## EXERCISE DETAILS
Pictures left aside, return the lines below exactly, from the one with "PRO-JECT Виниловая пластинка" to the end, including both ends.

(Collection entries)
• • • • • • •
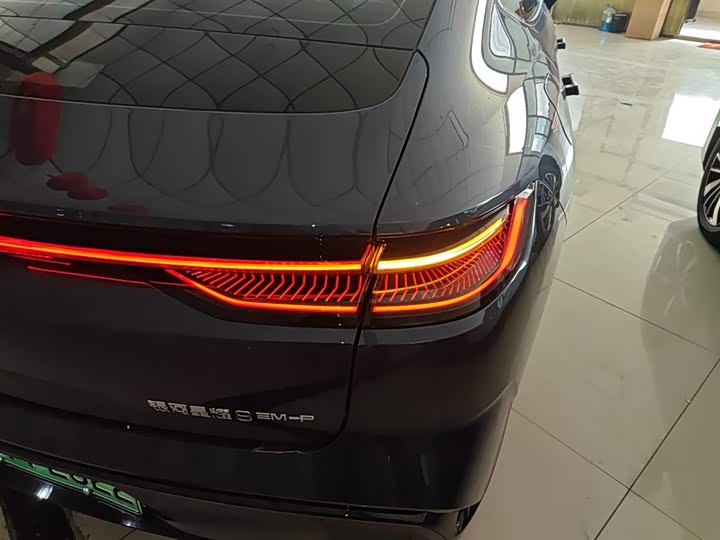 Фото 8 - Geely Galaxy Starshine 8 EM-i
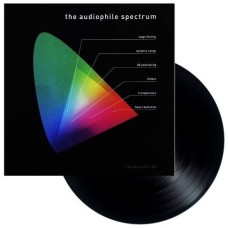 PRO-JECT Виниловая пластинка LP Audiophille Винил Spectrum LP EAN:0800679998611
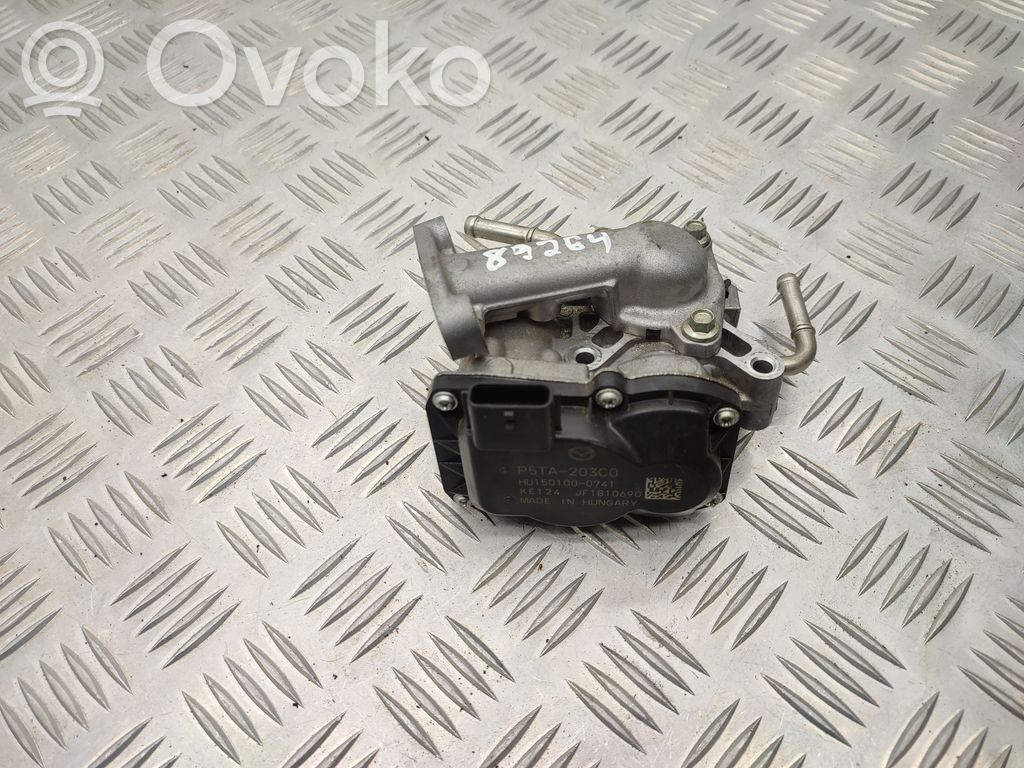 Mazda 2 EGR vožtuvas 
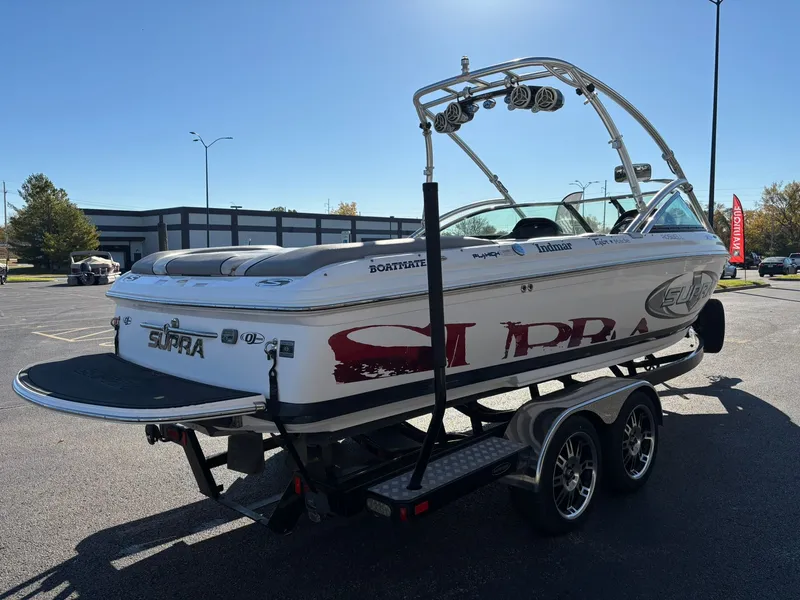 Slide: The Image of Supra Launch 24 SSV Gravity Games 2008 - 28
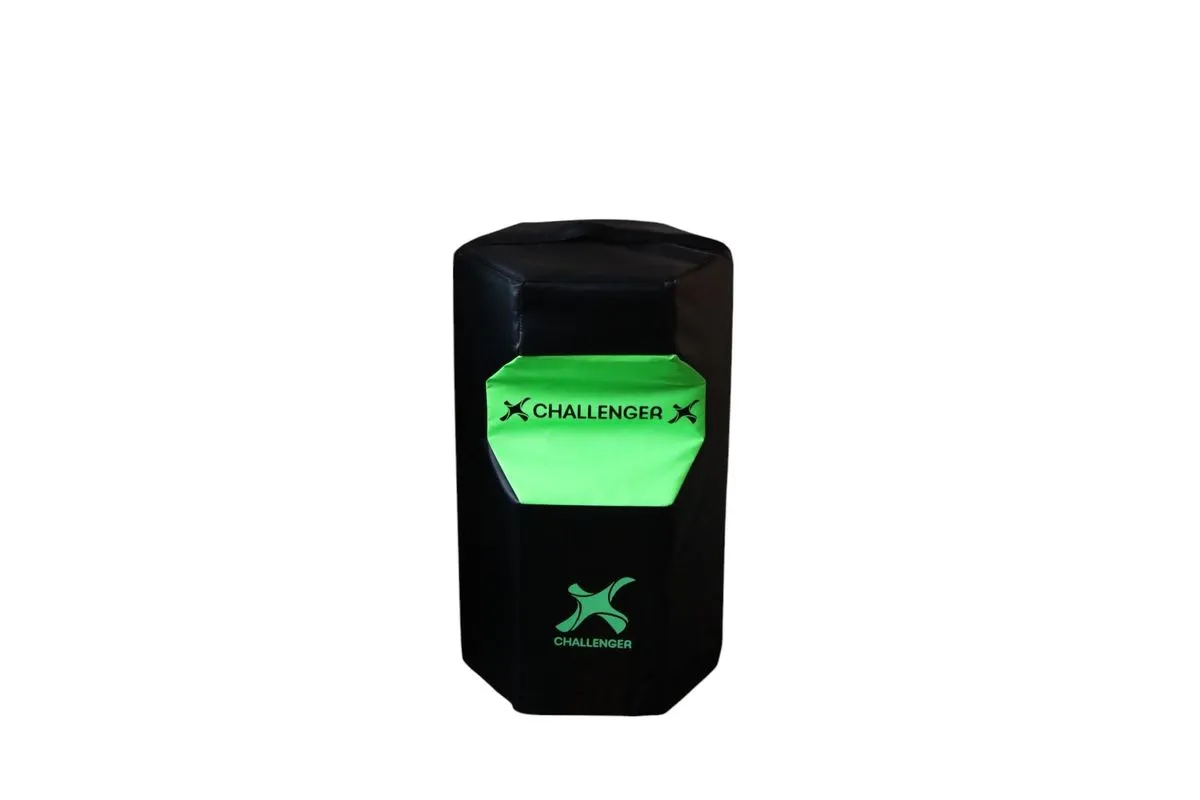 Junior Hit Focus Rugby Tackle Bag - Challenger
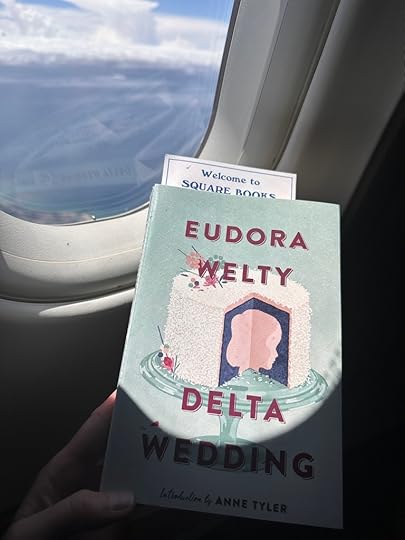Delta Wedding, by Eudora Welty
• • • • • • •
## TASK SOLUTION
 PRO-JECT Виниловая пластинка LP Audiophille Винил Spectrum LP EAN:0800679998611
 Mazda 2 EGR vožtuvas 
 Slide: The Image of Supra Launch 24 SSV Gravity Games 2008 - 28
 Junior Hit Focus Rugby Tackle Bag - Challenger
Delta Wedding, by Eudora Welty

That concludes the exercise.